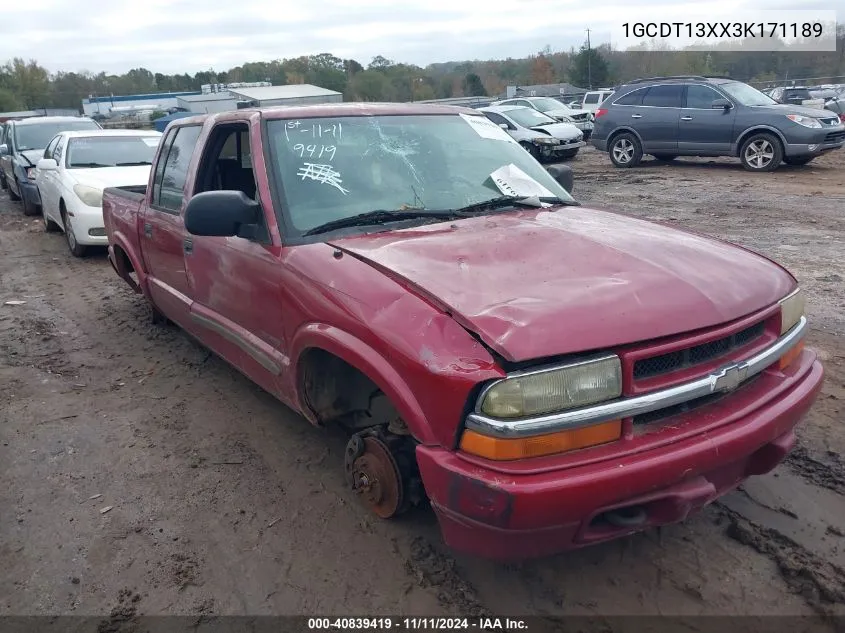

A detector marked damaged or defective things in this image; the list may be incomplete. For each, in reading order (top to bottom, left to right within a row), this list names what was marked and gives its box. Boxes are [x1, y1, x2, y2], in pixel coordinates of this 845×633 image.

cracked windshield [268, 113, 572, 232]
damaged red pickup truck [105, 106, 824, 560]
dented hood [328, 209, 792, 360]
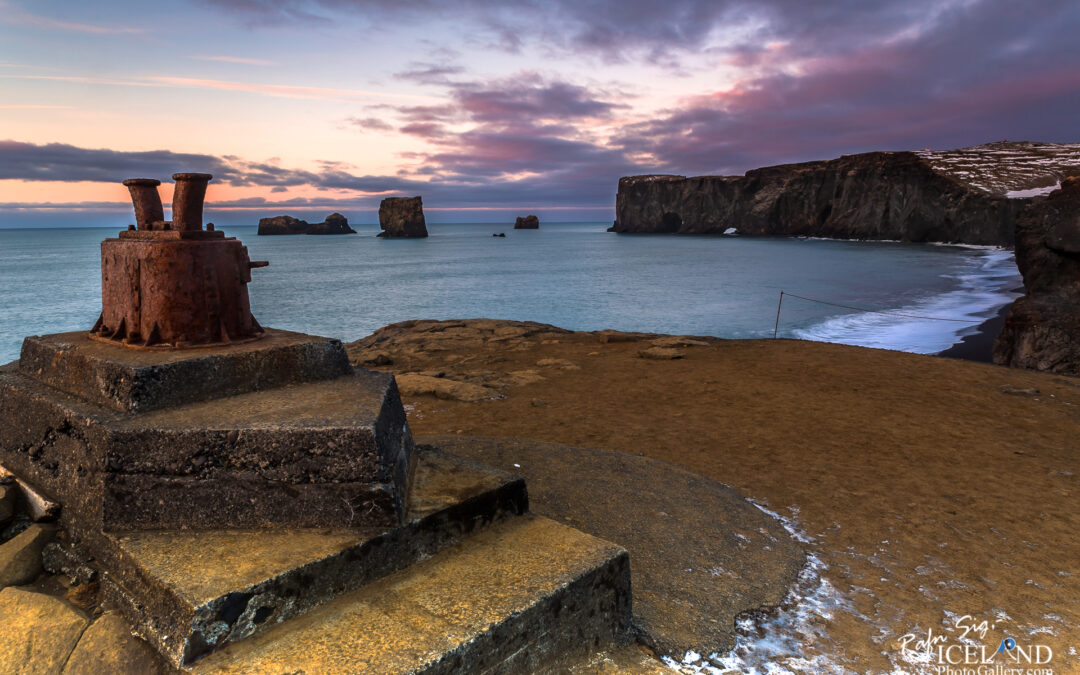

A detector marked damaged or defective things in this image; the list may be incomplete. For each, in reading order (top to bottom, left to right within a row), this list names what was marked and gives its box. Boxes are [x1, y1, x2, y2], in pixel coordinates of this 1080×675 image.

rusty bollard [121, 178, 163, 231]
rusty bollard [170, 172, 212, 232]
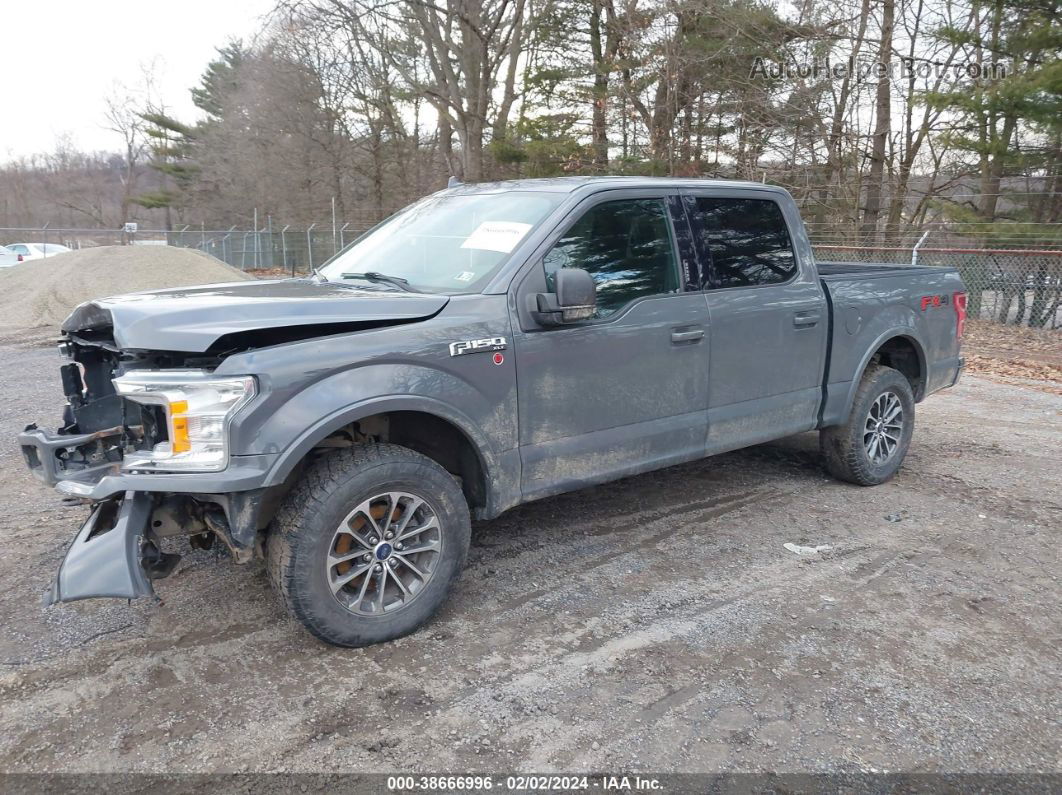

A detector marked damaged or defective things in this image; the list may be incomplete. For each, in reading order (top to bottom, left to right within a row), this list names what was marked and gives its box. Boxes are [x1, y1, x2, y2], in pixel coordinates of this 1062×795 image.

damaged gray pickup truck [16, 176, 968, 648]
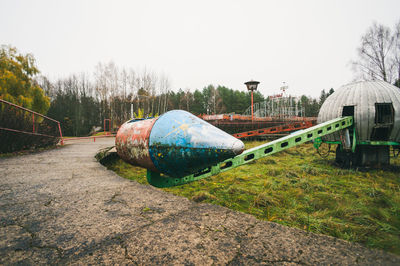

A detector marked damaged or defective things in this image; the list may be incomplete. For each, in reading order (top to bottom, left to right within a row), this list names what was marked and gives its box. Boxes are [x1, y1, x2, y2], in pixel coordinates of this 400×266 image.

rusted metal fence [0, 97, 63, 153]
rusty metal hull [114, 109, 242, 178]
rusty rocket-shaped tank [115, 109, 244, 178]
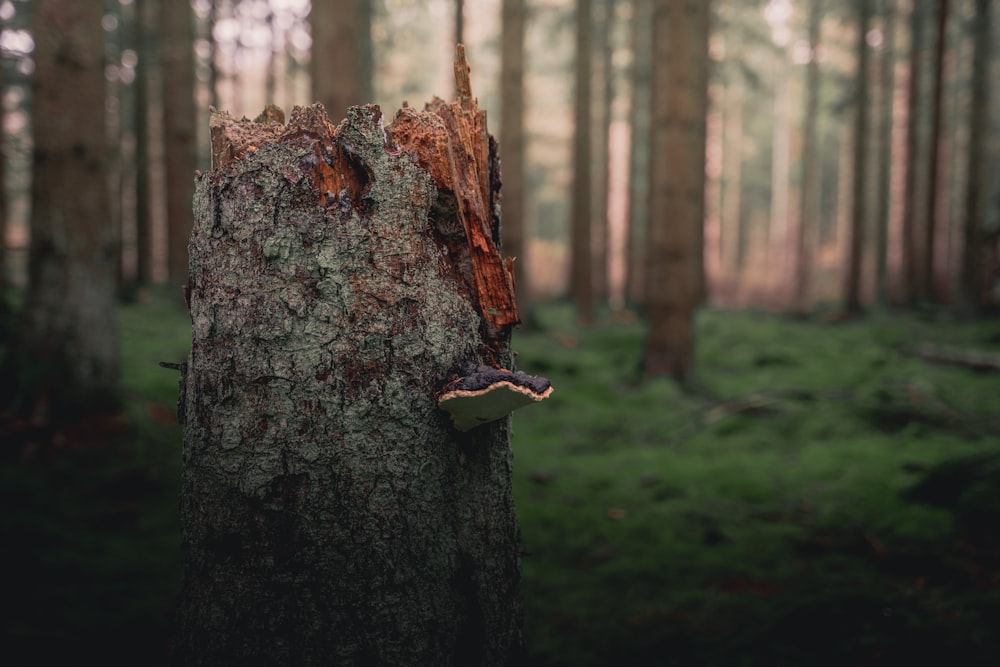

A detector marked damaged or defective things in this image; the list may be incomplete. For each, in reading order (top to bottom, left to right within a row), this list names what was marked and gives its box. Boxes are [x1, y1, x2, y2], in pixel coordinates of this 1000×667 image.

splintered wood [390, 45, 520, 332]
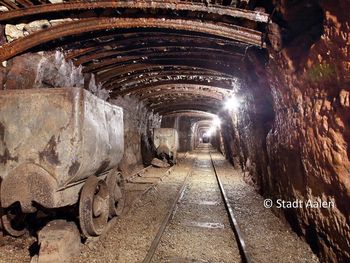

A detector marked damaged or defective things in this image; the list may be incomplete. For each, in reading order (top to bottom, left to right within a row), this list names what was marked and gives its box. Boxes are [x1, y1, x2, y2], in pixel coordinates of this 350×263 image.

brown rusty surface [0, 0, 270, 22]
rusty metal arch [0, 17, 264, 61]
brown rusty surface [0, 17, 264, 62]
rusty mine cart body [0, 87, 125, 238]
rusty mine cart body [153, 128, 179, 165]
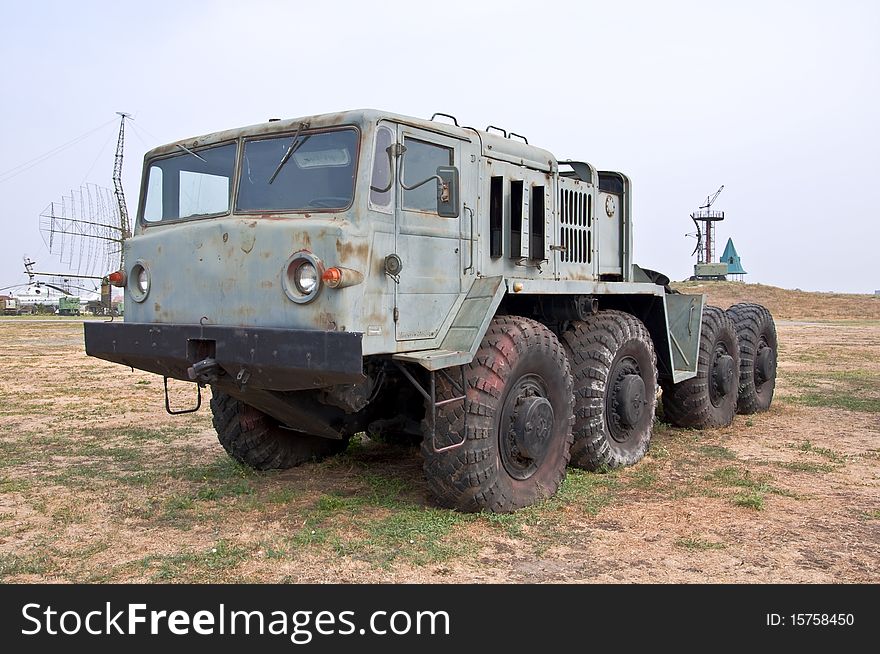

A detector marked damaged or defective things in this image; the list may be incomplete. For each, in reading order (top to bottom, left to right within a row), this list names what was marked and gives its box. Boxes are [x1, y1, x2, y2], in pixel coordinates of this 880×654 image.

rusty vehicle body [84, 111, 776, 512]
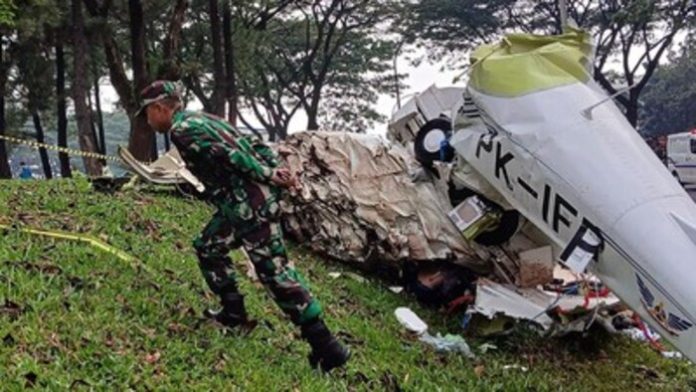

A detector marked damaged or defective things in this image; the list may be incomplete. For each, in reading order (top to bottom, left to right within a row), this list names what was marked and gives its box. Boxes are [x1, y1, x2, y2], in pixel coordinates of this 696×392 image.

crashed airplane [119, 29, 696, 362]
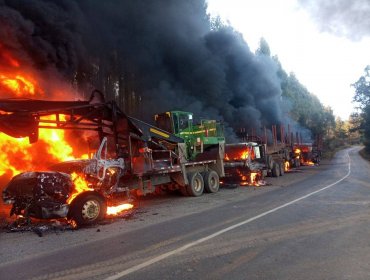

+ + +

[Task objective]:
Pictures stay out; reproduce exactly the lines from the one containing "this 696×392 image." through the end of the data.

[Final answer]:
A detector marked damaged or defective things in this image; the list may be incomplete. For each, in reading order (top to bottom, left to right within a row), this list names what was marked and gives its box. Boxes are [x1, y1, x2, y2], in pixel coordinates of this 696×392 image.

crashed airplane [119, 29, 696, 362]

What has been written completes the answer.